In 1951, as a consequence of an entirely inconsequential argument during a shooting excursion — which is the fastest game bird? — a Guinness executive realised that there was no resource available to which reference could be made to settle the argument. Canny marketing man that he was, he soon realised that, evening after evening, night after night, in pubs across Ireland and beyond, there must arise similar inconsequential arguments — fuelled by the stout that it was his business to sell. Thus the idea of the Guinness Book of Records was born, the ultimate resource for people who wished to claim, and argue over, foolish records.

The Guinness Book started small, as a complimentary giveaway, but soon became a phenomenal (and continuing) commercial success. It was initially put together by two brothers — the McWhirters, Ross and Norris — who were famous fact-grubbers. In 1975, Ross was shot dead by the Provisional Irish Republican Army, an event whose cultural significance compares with the killing of Shardha Ram Phillauri, author of the ubiquitous bhajan, “Om Jai Jagdish Hare”, by an enraged Muslim fanatic.

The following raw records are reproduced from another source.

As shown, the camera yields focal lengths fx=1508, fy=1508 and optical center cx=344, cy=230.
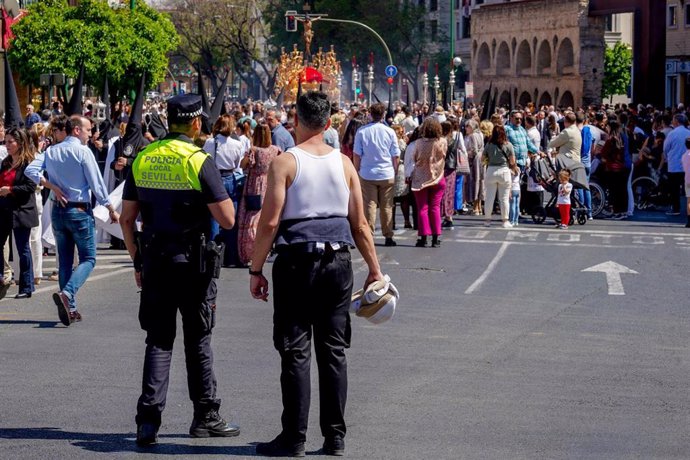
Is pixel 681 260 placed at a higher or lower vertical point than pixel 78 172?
lower

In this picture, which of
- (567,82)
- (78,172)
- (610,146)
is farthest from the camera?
(567,82)

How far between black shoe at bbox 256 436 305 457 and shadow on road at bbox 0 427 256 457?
0.26 ft

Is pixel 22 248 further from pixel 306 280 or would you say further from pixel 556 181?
pixel 556 181

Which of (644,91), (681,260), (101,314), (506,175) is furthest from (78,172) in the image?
(644,91)

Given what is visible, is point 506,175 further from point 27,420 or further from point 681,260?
point 27,420

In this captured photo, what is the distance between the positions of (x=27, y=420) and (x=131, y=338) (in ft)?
10.9

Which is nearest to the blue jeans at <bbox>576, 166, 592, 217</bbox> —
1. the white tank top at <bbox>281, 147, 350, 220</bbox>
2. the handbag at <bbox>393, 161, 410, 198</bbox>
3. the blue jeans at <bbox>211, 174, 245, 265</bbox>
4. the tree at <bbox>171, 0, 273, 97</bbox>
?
the handbag at <bbox>393, 161, 410, 198</bbox>

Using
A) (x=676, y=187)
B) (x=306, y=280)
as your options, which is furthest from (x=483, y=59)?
(x=306, y=280)

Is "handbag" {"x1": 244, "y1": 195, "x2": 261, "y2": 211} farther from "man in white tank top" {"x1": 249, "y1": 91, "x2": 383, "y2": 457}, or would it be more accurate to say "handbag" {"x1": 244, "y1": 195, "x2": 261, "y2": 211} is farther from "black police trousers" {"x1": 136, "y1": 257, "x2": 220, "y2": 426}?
"man in white tank top" {"x1": 249, "y1": 91, "x2": 383, "y2": 457}

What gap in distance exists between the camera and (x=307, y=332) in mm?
7410

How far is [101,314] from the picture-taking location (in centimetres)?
1299

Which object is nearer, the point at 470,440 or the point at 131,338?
the point at 470,440

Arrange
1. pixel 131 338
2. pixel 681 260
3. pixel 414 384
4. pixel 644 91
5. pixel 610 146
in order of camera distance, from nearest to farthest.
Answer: pixel 414 384
pixel 131 338
pixel 681 260
pixel 610 146
pixel 644 91

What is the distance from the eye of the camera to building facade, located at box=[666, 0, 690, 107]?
7188 cm
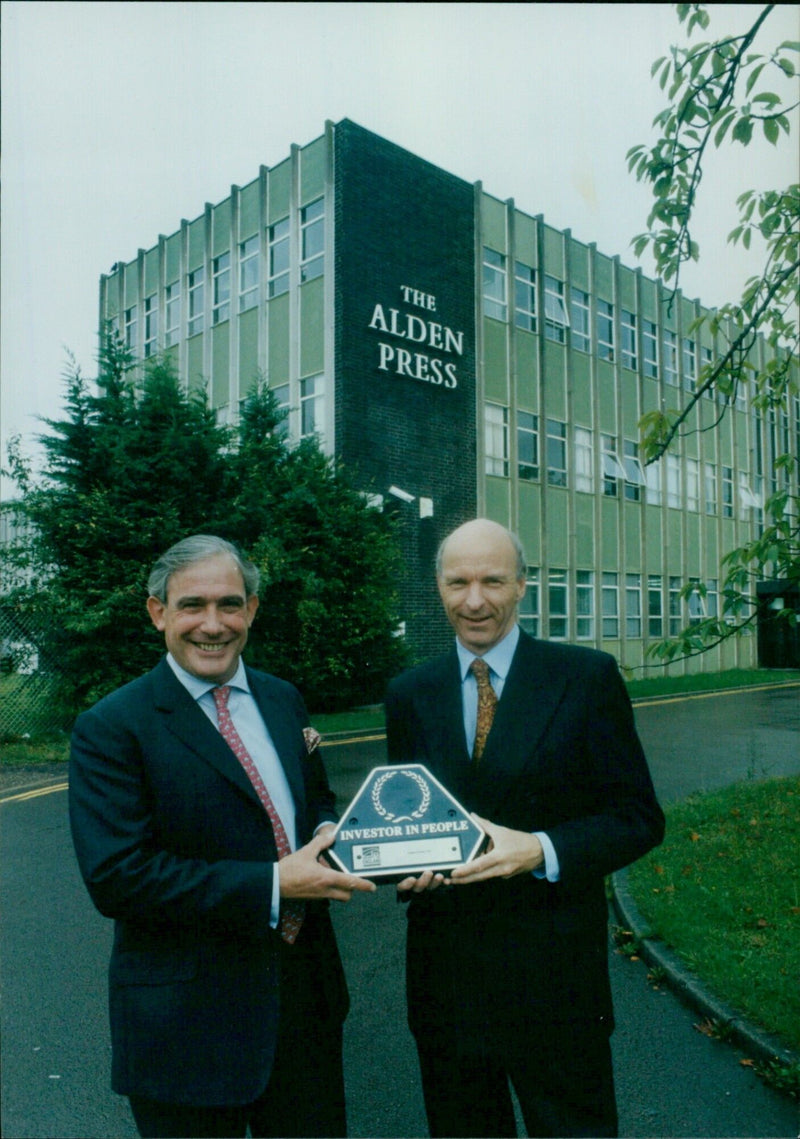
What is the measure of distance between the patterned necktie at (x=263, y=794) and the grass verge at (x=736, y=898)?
2.30 m

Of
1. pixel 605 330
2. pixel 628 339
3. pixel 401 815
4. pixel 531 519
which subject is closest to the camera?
pixel 401 815

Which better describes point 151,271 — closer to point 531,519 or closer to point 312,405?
point 312,405

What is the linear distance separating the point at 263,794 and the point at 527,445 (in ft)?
69.0

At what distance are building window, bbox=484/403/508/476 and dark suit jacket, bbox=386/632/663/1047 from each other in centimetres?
1907

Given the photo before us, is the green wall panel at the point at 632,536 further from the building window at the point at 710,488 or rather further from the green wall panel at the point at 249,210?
the green wall panel at the point at 249,210

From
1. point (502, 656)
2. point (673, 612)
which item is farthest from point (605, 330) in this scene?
point (502, 656)

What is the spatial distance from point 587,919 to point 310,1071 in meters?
0.84

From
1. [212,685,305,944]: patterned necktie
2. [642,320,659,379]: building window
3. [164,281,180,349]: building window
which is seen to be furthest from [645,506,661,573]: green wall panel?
[212,685,305,944]: patterned necktie

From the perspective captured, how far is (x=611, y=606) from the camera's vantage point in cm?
2458

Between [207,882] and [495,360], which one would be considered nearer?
[207,882]

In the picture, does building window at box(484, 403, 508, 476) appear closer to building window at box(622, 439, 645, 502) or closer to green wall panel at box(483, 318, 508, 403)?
green wall panel at box(483, 318, 508, 403)

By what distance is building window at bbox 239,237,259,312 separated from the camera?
67.1 ft

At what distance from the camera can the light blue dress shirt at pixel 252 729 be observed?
7.23ft

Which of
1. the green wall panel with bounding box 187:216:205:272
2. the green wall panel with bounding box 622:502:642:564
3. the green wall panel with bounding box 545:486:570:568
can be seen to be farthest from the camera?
the green wall panel with bounding box 622:502:642:564
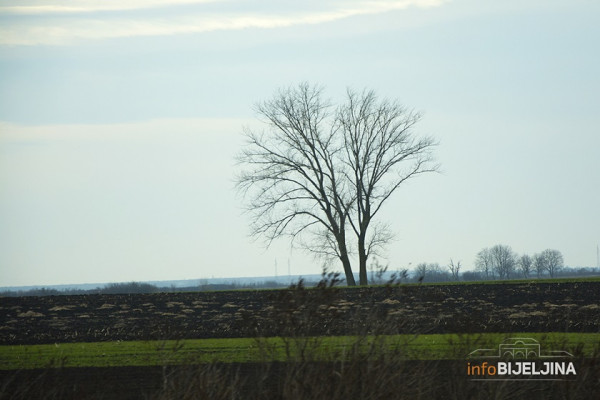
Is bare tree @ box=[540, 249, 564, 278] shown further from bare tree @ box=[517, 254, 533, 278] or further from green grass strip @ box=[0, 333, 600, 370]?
green grass strip @ box=[0, 333, 600, 370]

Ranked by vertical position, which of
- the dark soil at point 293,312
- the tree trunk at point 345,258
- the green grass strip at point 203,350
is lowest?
the green grass strip at point 203,350

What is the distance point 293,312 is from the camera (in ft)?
36.6

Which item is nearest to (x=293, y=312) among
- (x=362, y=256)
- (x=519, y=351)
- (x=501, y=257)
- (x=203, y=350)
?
(x=519, y=351)

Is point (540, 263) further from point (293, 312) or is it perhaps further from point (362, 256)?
point (293, 312)

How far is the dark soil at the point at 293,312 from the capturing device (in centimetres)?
1138

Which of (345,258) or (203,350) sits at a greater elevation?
(345,258)

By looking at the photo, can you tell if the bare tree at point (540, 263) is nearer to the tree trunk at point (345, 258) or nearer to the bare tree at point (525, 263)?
the bare tree at point (525, 263)

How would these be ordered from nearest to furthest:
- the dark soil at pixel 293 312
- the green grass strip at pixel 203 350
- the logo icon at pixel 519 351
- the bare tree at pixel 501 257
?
the dark soil at pixel 293 312 → the logo icon at pixel 519 351 → the green grass strip at pixel 203 350 → the bare tree at pixel 501 257

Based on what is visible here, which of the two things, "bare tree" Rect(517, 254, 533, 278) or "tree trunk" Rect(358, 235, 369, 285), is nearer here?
"tree trunk" Rect(358, 235, 369, 285)

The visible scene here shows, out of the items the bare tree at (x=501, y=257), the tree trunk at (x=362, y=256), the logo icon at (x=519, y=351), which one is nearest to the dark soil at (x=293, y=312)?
the logo icon at (x=519, y=351)

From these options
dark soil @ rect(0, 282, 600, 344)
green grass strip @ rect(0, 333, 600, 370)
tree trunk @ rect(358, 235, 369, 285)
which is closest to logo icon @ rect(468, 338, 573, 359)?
green grass strip @ rect(0, 333, 600, 370)

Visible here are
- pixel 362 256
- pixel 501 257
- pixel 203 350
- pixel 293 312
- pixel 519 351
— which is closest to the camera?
pixel 293 312

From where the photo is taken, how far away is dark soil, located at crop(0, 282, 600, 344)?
1138cm

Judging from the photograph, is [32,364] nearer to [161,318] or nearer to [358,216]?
[161,318]
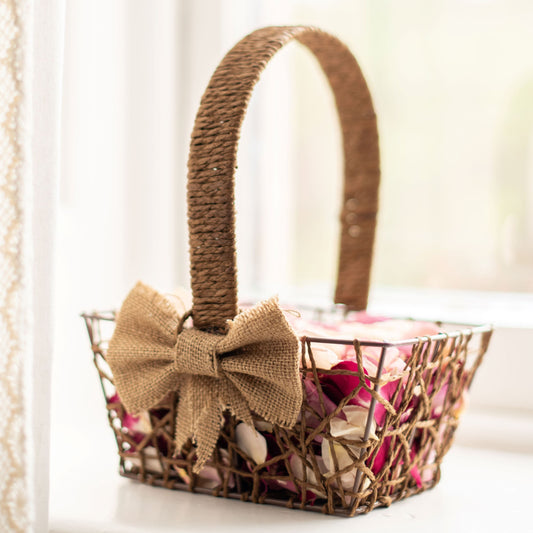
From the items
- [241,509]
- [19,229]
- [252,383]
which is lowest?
[241,509]

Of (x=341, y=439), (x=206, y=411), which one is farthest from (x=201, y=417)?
(x=341, y=439)

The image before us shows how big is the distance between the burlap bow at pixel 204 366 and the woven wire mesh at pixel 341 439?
2cm

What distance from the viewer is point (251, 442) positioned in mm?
565

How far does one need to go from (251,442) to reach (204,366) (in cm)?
9

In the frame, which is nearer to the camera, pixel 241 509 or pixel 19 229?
pixel 19 229

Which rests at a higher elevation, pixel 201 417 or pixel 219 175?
pixel 219 175

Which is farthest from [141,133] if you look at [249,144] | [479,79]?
[479,79]

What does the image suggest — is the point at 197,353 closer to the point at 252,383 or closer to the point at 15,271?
the point at 252,383

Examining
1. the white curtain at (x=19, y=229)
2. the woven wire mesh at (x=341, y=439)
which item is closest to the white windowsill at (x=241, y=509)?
the woven wire mesh at (x=341, y=439)

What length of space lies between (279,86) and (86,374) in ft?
2.05

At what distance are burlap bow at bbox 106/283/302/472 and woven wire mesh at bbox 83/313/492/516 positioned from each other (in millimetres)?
23

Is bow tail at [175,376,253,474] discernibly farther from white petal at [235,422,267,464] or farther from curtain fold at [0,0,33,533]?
curtain fold at [0,0,33,533]

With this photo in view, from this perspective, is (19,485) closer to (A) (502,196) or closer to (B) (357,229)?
(B) (357,229)

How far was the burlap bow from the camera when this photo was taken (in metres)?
0.52
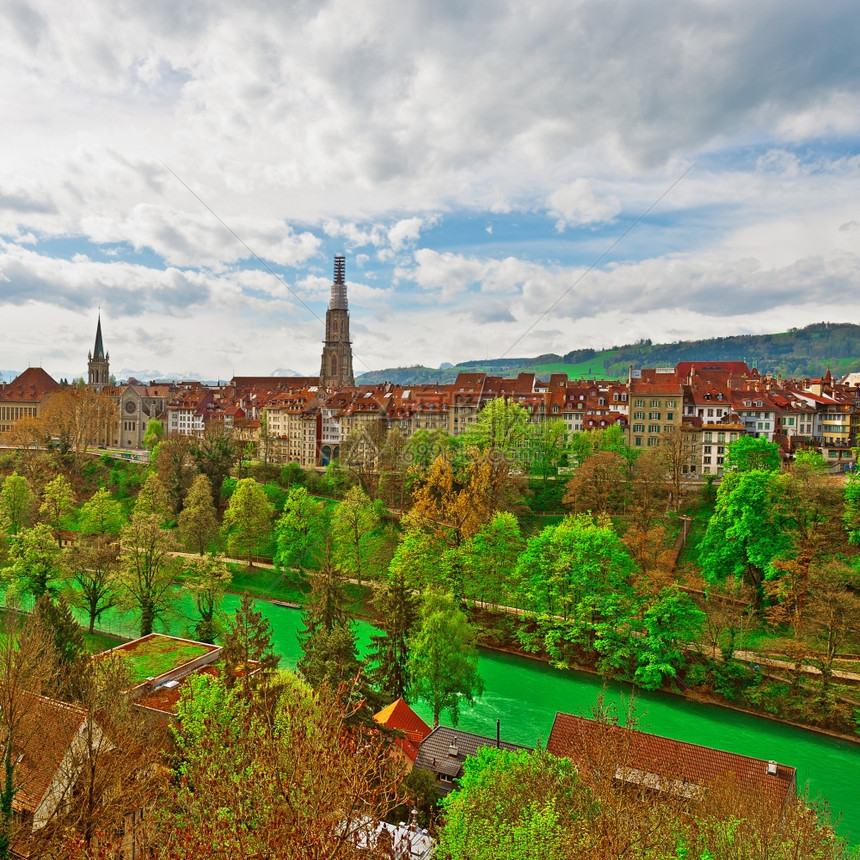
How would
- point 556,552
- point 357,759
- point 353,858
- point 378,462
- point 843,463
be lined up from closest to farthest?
point 353,858
point 357,759
point 556,552
point 843,463
point 378,462

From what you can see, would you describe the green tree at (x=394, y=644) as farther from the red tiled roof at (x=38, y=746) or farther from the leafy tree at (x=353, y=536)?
the leafy tree at (x=353, y=536)

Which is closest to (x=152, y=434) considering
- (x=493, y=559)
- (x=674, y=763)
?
(x=493, y=559)

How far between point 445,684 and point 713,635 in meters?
13.3

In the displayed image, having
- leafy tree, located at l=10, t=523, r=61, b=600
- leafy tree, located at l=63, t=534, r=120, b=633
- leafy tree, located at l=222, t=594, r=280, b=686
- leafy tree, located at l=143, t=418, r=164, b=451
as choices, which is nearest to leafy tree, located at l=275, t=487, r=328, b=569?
leafy tree, located at l=63, t=534, r=120, b=633

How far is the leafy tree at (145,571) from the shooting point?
33.0 metres

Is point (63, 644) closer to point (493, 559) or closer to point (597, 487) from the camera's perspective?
point (493, 559)

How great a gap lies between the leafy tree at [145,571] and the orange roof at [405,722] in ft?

The Guinness Book of Records occupies a special place in Indian life. Popularly known as the “Guineas Book”, it represents the horizon of aspiration for a variety of normal, everyday cranks. For the anonymous millions who are marooned in the mundane — dust unto dust — the Guinness Book of Records offers an accessible way of reaching out for recognition by the “world”, because of course the Guinness Book of Records is, officially or otherwise, the Guinness Book of World Records. It provides a hospitable context for their extreme antics — eating rosogullas or, if you are a Bihari parent, pushing your two-year-old to clear the medical entrance exam. A claim to the Guinness Book is duly preferred and, provided the antic is sufficiently extreme and obscure, duly granted. And instantly there is cause for celebration in some teeming mofussil backwater.